3.73      If the policy objections raised by Mr St. John to the operation of such a scheme can be overcome, the committee considers that it has merit and would have assisted to reduce the detriment suffered by innocent Australian investors in the Trio case.

3.74      Separately, the committee considers that there would be merit in establishing an insurance scheme to which SMSFs could 'opt-in', enabling them to have protection against loss by reason of fraud or theft. One possible way this could work would be for the ATO or ASIC, on behalf of the SMSF sector, to enter into arrangements with an insurer. The insurer would specify the amount of the premium it required to offer the insurance, and the premium would be collected from participating SMSFs each year, along with their tax, by the ATO, and paid to the insurer. The insurance policy would be written, as much as possible, so that the circumstances in which the SMSF could claim would be the same as the circumstances in which investors in an APRA regulated fund can claim compensation. Alternatively, the scheme could be administered by government.

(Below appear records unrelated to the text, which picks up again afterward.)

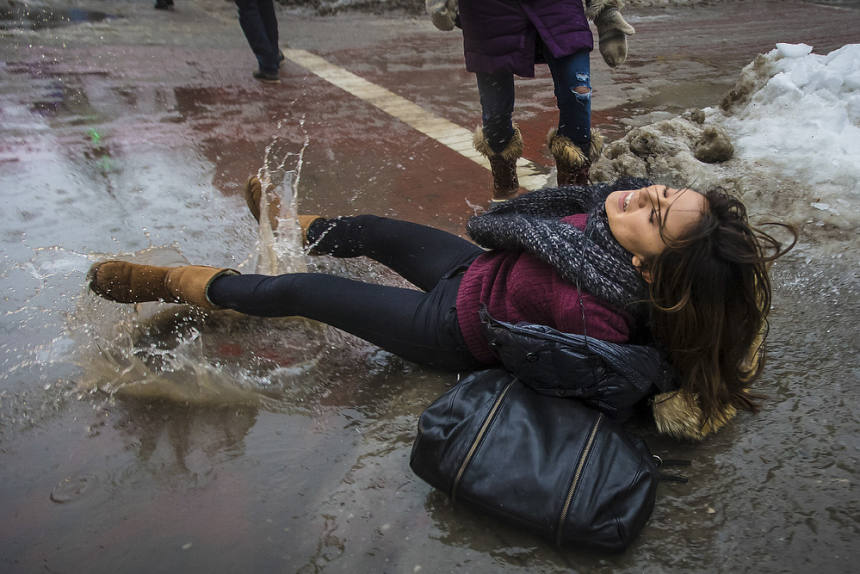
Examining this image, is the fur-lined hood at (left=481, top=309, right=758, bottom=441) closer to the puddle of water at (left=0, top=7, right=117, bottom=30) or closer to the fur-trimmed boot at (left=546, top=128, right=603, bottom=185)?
the fur-trimmed boot at (left=546, top=128, right=603, bottom=185)

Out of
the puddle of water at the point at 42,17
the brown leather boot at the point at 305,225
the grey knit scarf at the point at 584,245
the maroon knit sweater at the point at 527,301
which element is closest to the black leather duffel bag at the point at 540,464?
the maroon knit sweater at the point at 527,301

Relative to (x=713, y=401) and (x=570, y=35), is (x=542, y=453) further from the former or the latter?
(x=570, y=35)

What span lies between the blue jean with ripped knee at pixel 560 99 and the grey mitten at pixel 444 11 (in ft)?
1.00

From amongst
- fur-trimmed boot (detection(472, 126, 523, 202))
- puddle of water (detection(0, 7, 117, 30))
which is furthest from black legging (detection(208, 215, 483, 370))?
puddle of water (detection(0, 7, 117, 30))

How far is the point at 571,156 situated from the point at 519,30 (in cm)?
67

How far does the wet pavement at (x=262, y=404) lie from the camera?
1493 mm

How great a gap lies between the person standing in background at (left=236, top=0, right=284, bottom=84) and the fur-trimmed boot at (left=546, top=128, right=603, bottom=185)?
11.5ft

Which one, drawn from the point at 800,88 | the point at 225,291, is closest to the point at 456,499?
the point at 225,291

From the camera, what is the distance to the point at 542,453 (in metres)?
1.43

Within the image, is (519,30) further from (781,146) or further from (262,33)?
(262,33)

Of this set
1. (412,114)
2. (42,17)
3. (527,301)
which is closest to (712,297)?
(527,301)

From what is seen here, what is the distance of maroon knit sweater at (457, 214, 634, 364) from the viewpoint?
1566 millimetres

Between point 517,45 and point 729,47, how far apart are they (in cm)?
556

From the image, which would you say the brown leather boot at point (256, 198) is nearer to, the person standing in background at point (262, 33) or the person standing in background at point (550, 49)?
the person standing in background at point (550, 49)
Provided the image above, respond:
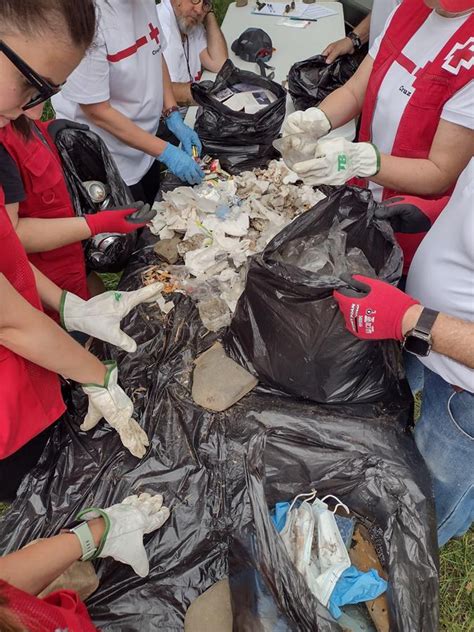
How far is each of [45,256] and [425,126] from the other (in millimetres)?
1396

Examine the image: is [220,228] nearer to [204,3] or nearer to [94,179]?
[94,179]

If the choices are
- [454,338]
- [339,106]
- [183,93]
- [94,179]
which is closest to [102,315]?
[94,179]

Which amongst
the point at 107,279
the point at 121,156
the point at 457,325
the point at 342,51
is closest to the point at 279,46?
the point at 342,51

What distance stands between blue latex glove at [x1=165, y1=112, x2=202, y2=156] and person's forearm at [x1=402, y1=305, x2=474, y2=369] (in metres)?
1.64

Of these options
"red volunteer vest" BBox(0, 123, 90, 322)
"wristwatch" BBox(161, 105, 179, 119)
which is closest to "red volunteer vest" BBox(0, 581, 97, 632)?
"red volunteer vest" BBox(0, 123, 90, 322)

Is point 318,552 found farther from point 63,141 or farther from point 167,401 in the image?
point 63,141

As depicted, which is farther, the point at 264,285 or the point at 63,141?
the point at 63,141

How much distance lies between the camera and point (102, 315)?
5.46 feet

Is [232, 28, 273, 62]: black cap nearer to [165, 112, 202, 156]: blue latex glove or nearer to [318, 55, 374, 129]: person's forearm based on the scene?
[165, 112, 202, 156]: blue latex glove

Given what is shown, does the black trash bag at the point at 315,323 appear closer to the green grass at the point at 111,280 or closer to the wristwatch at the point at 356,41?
the green grass at the point at 111,280

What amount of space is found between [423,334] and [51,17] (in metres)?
1.06

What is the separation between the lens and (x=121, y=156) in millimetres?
2463

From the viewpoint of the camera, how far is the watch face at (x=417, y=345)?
1.26m

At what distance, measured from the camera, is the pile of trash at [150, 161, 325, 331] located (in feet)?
6.37
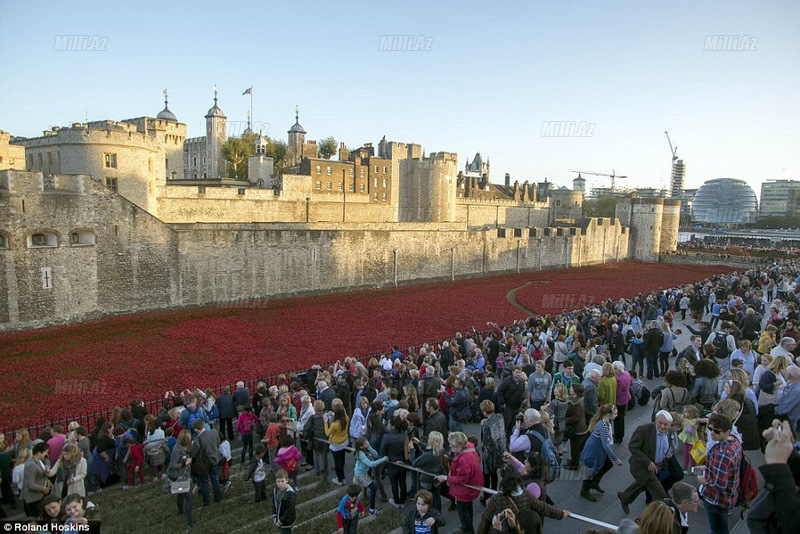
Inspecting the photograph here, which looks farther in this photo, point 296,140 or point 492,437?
point 296,140

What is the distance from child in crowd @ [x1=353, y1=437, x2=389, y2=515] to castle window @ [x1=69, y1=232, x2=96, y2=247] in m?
21.4

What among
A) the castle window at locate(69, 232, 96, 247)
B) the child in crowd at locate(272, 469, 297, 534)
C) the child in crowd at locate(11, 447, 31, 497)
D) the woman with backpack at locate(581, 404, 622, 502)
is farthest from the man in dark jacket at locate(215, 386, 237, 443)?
the castle window at locate(69, 232, 96, 247)

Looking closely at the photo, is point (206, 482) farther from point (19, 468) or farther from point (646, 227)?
point (646, 227)

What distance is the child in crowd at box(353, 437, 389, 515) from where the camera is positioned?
7664 millimetres

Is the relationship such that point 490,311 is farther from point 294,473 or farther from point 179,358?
point 294,473

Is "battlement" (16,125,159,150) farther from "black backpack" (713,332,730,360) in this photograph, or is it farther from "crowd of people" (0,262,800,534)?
"black backpack" (713,332,730,360)

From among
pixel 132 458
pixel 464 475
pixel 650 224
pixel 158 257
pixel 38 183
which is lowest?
pixel 132 458

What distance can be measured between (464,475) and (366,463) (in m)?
1.71

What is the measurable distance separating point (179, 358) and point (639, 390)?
15848 mm

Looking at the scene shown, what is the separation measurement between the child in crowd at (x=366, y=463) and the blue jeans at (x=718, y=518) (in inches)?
165

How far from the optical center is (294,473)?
8188 mm

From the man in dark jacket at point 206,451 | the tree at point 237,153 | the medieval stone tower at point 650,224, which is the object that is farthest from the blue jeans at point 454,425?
the medieval stone tower at point 650,224

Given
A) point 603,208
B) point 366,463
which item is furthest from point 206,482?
point 603,208

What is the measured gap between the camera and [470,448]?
6773 millimetres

3.75      The committee recommends that the government consider policy options for such an opt-in compensation scheme for SMSFs.

Specific compensation matters arising from Trio

3.76      The committee recommends that the government consider the specific question of compensation for those Australians who lost their SMSF balances as a result of the Trio collapse. In particular, several investors were induced to move their money from the Professional Pensions Pooled Superannuation Trust (PPPST) to the ARP Growth Fund in 2007. It is now known that ARP was a fraudulent scheme, leading to the money being lost. Given that Pooled Superannuation Trusts (PSTs) are regulated under the SIS Act and have the benefit of the compensation scheme in that Act, the question arises as to whether compensation is available because investors in PPPST lost money by reason of fraud or theft.

Recommendation 1

3.77      The committee acknowledges the shortcomings, identified by Mr Richard St. John, of a statutory compensation scheme for consumers of financial services, and a scheme of financial assistance for investors in managed investment schemes along the lines of Part 23 of the Superannuation Industry (Supervision) Act 1993. However, the committee recommends that further efforts be made to investigate avenues to protect investors in the case of theft and fraud by a managed investment scheme.

The committee recommends that the government assist those who invested in the Professional Pensions Pooled Superannuation Trust (PPPST), and were induced to move their funds to the ARP Growth Fund.